**SOURCE DOCUMENT:**
Gold Firm Despite Onslaught by Wall St. Analysts to Push it Lower

Along with the recent firming in gold prices, the relative strength of gold stocks has caught investors attention despite negative analyst reports coming from the usual suspects, Morgan Stanley and Goldman Sachs.

Wall Street appears determined to keep investors putting money into the broader equity market rather than gold for reasons that are becoming all too obvious. Some day this game will come to an abrupt halt and the “Muppets” – as they were once called famously by various managing directors at Goldman – will be left holding the proverbial bag – again. Given the tendency in recent times for markets to swing violently in both directions, the next major sell-off could be truly historic.

It’s been a rough week so far for the gold bears with the Junior Gold Miners (GDXJ) pushing through resistance on good volume. Some of the long suffering junior miners (including Timmins Gold) have even gone into the market to refinance their debt obligations and future production plans. There’s also been some M&A activity with Goldcorp making a hostile bid for Canadian gold miner, Osisko. Interestingly, a lot of junior gold miners are trading like they’re takeover candidates, among them heavily shorted McEwen Mining which has been on a real tear lately although it fell a bit today.

**PROBLEM REQUIREMENTS:**
Extend the commentary on gold prices and gold mining stocks past its last sentence, keeping its tone and market focus.

**LISTED RECORDS:**
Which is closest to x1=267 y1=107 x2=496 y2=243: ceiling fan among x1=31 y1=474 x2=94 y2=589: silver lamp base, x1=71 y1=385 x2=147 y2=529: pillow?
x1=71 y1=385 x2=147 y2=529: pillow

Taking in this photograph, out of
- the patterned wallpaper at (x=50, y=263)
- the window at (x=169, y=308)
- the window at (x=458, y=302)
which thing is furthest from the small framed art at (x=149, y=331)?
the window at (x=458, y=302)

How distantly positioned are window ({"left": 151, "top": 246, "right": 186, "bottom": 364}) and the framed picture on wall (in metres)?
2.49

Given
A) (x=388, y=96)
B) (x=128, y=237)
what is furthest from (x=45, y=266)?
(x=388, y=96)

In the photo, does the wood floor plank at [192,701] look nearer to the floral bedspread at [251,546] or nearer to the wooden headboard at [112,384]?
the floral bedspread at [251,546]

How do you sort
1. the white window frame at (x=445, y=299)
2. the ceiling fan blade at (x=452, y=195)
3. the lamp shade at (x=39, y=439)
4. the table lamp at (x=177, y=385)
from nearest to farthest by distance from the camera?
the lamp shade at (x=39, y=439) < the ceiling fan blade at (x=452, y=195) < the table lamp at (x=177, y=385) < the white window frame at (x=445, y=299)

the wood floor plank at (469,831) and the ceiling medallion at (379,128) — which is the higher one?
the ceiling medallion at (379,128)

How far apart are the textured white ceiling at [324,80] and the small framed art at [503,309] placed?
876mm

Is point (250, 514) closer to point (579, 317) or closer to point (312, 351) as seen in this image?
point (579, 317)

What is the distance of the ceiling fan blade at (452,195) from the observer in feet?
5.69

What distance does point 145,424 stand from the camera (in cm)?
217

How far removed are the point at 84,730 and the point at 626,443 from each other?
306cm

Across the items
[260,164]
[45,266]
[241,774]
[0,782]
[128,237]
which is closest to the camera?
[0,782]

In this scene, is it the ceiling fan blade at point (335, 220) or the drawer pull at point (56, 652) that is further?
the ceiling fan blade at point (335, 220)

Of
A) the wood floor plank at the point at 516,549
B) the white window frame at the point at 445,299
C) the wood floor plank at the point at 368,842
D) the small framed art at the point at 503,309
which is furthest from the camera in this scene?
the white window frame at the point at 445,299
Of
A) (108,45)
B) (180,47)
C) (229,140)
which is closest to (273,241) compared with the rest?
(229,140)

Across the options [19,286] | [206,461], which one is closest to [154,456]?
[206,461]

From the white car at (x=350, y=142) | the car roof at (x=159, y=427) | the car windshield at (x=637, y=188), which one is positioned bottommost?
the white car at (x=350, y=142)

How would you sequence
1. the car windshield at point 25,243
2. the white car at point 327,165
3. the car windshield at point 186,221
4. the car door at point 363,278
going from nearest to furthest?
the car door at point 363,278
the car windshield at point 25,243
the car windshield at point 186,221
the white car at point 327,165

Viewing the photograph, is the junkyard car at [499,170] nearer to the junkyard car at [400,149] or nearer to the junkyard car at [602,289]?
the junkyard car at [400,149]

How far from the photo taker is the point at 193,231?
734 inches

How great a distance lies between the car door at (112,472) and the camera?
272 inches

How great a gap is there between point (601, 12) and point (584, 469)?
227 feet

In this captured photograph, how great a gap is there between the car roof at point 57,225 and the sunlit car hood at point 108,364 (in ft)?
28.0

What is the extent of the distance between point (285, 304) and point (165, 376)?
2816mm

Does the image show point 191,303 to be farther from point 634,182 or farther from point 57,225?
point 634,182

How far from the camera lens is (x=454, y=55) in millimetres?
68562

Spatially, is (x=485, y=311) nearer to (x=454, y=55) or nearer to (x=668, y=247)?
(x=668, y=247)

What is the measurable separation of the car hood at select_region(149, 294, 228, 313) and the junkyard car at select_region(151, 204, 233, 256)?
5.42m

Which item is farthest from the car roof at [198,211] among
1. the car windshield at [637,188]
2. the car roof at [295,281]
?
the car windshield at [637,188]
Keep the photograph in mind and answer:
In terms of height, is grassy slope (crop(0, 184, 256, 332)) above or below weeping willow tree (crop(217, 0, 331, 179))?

**RESPONSE TO THIS TASK:**
What is the real inflated value of gold today? That’s an interesting question for people who think the metal’s upside is limited. Phoenix Capital Research has done an analysis that shows during the last bull market in gold, the precious metal rose 2,329% from a low of $35 in 1970 to a high of $850 in 1980. Phoenix does note, however, that for 18 months during that period gold fell nearly 50%. That might provide some solace to gold investors who saw the yellow metal plunge by around 25% last year alone. The chart below is interesting as it shows two bull markets for gold from 1970-1980. Could this be an analogue for what we are seeing in the gold market today: a painful interruption in the gold bull market and a continuation to higher levels thereafter?


Click on chart for source.

Gold has a number of key drivers that could move it much higher in 2014. Among the strongest is Chinese demand which is set to rise with the Chinese New Year celebrations.

Last year, the Shanghai Gold Exchange, China’s biggest spot bullion market, delivered 2,197 tonnes to customers, compared with 1,139 tonnes in 2012. Press reports suggest that China will soon announce its gold reserves which – if market speculation is correct – could have doubled from last year. An increase of that nature would certainly help underpin gold prices in 2014.

Exchange-Traded Funds saw their holdings fall by 33% by the end of 2013 but they are starting to  buy again. Barclays says that Exchange Traded Products accumulated 7.4 metric tonnes on Friday, the largest daily inflow of gold into ETPs since November 2012 when gold was trading at $1700 per ounce.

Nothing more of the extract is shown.